Fed policymakers decided to keep the federal funds rate in a range between one-quarter and one-half percent.
That’s where it’s been since last December when the Fed lifted the rate a quarter of a point from near zero, where it had been left for seven years as the central bank tried to support growth coming out of the Great Recession. Chair Janet Yellen and her colleagues at the Federal Reserve didn’t surprise anyone when they announced Wednesday they were not raising their benchmark interest rate.
Chair Janet Yellen and her colleagues at the Federal Reserve didn’t surprise anyone when they announced Wednesday they were not raising their benchmark interest rate.
In a statement, the Fed said “the case for an increase in the federal funds rate has strengthened” but the Fed “decided, for the time being, to wait”, deciding to keep its interest rate where it is, saying the U.S. economy is not yet ready to withstand a modest increase.
Since lots of consumer and business rates are linked to the federal funds rate, holding steady means car loans, many variable rate mortgage loans, the prime rate for business lenders — all those rates won’t go up either. The bank surprised markets with a rate hike in December but has stayed on the sidelines ever since. A majority of economists who cover the Fed are expecting at least one more modest hike this year. That’s unlikely to come at its next meeting in November since the central bank has historically been reluctant to do anything so close to a U.S. election day. “A move is not imminent, i.e., not on November 2 or six days before the election,” BMO economist Michael Gregory said. Which means the most likely day for a change would be at their final meeting of the year on December 14.

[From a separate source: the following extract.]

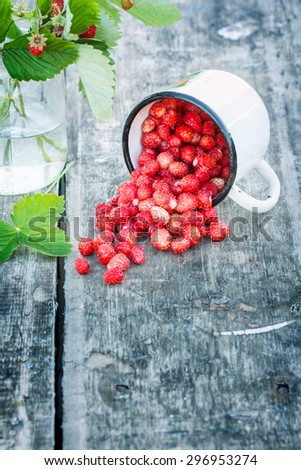 Bouquet of wild strawberries on a rural texture. glass were scattered berries . there is a place for inscriptions . - stock photo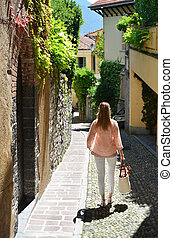 Girl on the cobbled street of Menaggio town Lake Como, Italy...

“A move is not imminent, i.e., not on November 2 or six days before the election,” BMO economist Michael Gregory said. Which means the most likely day for a change would be at their final meeting of the year on December 14.
Yellen’s answer at Wednesday’s post-meeting news conference was that there is no inflation threat, so there is no hurry; and she said that if the Fed holds off raising rates, maybe even more people will find work and that the Fed was willing to sit on the sidelines for a while longer because it can afford to — low-interest rates are helping the economy, without causing too much harm.

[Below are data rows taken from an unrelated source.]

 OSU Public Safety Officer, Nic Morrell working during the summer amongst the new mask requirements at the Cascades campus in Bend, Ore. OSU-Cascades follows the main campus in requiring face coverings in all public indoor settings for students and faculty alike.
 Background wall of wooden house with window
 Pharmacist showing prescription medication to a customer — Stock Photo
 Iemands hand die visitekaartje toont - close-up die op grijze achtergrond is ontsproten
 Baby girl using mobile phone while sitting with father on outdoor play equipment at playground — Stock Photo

“The economy has a little more room to run than previously thought,” Yellen said.
Yellen defended that view by pointing out that despite the robust job growth in recent months, a number of measures in the labor market haven’t improved.
While expected, the decision wasn’t unanimous. Three of 10 Fed members wanted to hike rates, but the majority opted to stand pat, for now.
“We view this statement as a set-up for a hike later this year,” TD Bank economist Michael Dolega said. “We believe that the Fed is running out of room to keep rates unchanged given the economic performance.”
Yellen tossed them a bone, saying she expected the Fed will at present raise rates once this year. That is well on the way to come when the policymaking Federal Open Market Committee meets in December. The committee has a meeting in November just before the presidential race; however, a rate hike appears to be exceptionally far-fetched because it might be seen as affecting the vote. All things considered, Yellen defended the Fed’s independence again Wednesday, saying its choices are made without political considerations.